▶ _WHAT TO WORK ON_:
A – Please quote the passage below about Bill Grimes, between "As the first" and "Palmer received now.", inclusive.
B – According to the passage below about Bill Grimes, why did he go to work as a tax preparer for H&R Block after Martech disbanded in 2003? Answer in one to three sentences.
C – Write what comes next in the passage below about Bill Grimes and the award named after him, picking up after its final sentence.

While news of Palmer's William W. Grimes Award for Excellence in Chemical Engineering is wonderful in itself, it is fascinating that the award is named after one of Ohio State Chemical Engineering's own alumni! Bill Grimes enjoyed a 36-year career at Standard Oil Company after receiving his Ohio State Bachelor of Science degree in Chemical Engineering in 1950, working his way up from process engineer to senior roles in leadership. After “retiring,” he ran his own consulting firm until 1993, when he was hired as senior vice president of Martech. The company disbanded in 2003 and Grimes, wishing to keep his brilliant mind sharp, then decided to work for H&R Block as a tax preparer. At the age of 86, he was recognized as a master tax preparer. Grimes was also actively involved in educational, civic, and community volunteer work, as well as professional organizations such as the American Institute of Chemical Engineers.
As the first Black fellow of the American Institute of Chemical Engineers. In recognition of his outstanding career and community service, he became the namesake of the William W. Grimes Award for Excellence in Chemical Engineering, the award Andre Palmer received now.

▶ _DATA UNDER STUDY_:

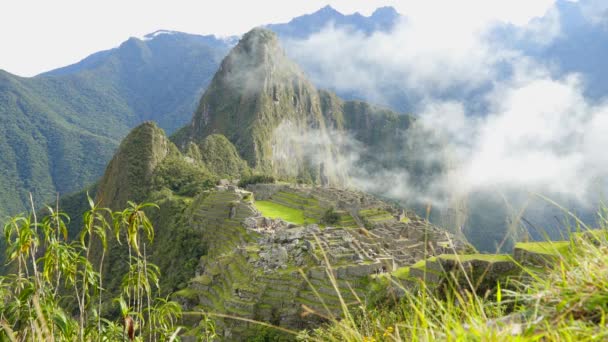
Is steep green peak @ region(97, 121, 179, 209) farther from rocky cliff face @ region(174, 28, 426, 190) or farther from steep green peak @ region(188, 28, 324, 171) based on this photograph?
steep green peak @ region(188, 28, 324, 171)

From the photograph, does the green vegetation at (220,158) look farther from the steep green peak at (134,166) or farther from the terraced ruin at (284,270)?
the terraced ruin at (284,270)

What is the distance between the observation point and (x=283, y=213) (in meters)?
44.1

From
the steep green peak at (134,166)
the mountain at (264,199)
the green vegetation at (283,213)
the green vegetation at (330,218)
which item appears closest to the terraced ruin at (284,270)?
the mountain at (264,199)

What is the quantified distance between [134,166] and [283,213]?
111 feet

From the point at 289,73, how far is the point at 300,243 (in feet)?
448

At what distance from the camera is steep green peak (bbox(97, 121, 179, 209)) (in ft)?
215

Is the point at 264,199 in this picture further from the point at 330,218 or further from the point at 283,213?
A: the point at 330,218

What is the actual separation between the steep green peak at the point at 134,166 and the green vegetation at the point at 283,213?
80.1 ft

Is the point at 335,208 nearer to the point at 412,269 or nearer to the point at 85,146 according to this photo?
the point at 412,269

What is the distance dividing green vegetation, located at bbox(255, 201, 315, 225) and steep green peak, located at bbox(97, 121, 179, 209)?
24406mm

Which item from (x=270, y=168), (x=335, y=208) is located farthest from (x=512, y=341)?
(x=270, y=168)

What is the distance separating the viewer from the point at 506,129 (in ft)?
639

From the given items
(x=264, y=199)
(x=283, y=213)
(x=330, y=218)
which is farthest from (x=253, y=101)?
(x=330, y=218)

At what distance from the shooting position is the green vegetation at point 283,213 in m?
40.4
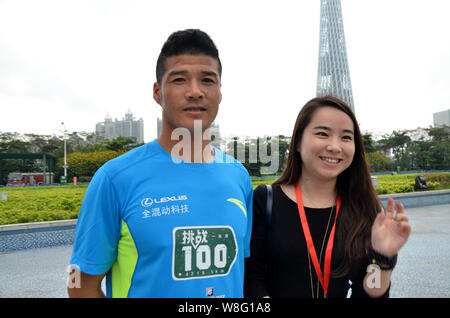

▶ _ANSWER SET_:
A –
As the first Black fellow of the American Institute of Chemical Engineers. In recognition of his outstanding career and community service, he became the namesake of the William W. Grimes Award for Excellence in Chemical Engineering, the award Andre Palmer received now.

B – He took the job at H&R Block because he wanted to keep his brilliant mind sharp.

C –
Chemical engineering at large has not had the benefit of attracting many minorities, so it is notable that Ohio State has been something of a leader in this area. Bill Grimes was not the first Black student to graduate with a chemical engineering degree -- he followed in the footsteps of another Ohio State Chemical Engineering pioneer: Dr. Harry James Green, Jr. ('32 BS, '43 PhD). Harry Green was the first African American student at The Ohio State University to earn a chemical engineering degree and eleven years later, Green became the first African American in the United States to earn a doctorate in chemical engineering, once again at Ohio State. An outstanding scholar, Green had obtained a master's degree from MIT before returning to Ohio State to earn his PhD, and afterwards became a successful academic at North Carolina A&T. After several years, he joined telecommunications equipment manufacturer Stromberg-Carlson, where he "saved the day" by developing a process and equipment to convert coal into a special type of carbon the firm needed for its transmitters, but had been having trouble obtaining. In 1959, Green became supervisor of manufacturing research and development in the production engineering department.
Ohio State has also been a leader in terms of women pursuing advanced studies in chemical engineering: the first woman in the United States to obtain a PhD in engineering was a graduate of Ohio State's chemical engineering department. Yun-Hao “Ruth” Feng Fang graduated from Ohio State's chemical engineering department with an MS in 1928 and her PhD in 1931. Feng made great contributions to cellulose chemistry and the development and utilization of bast fiber (fiber from plants), promoting the development of China’s fiber textile industry, particularly textiles made from the fiber found in ramie plants/grasses.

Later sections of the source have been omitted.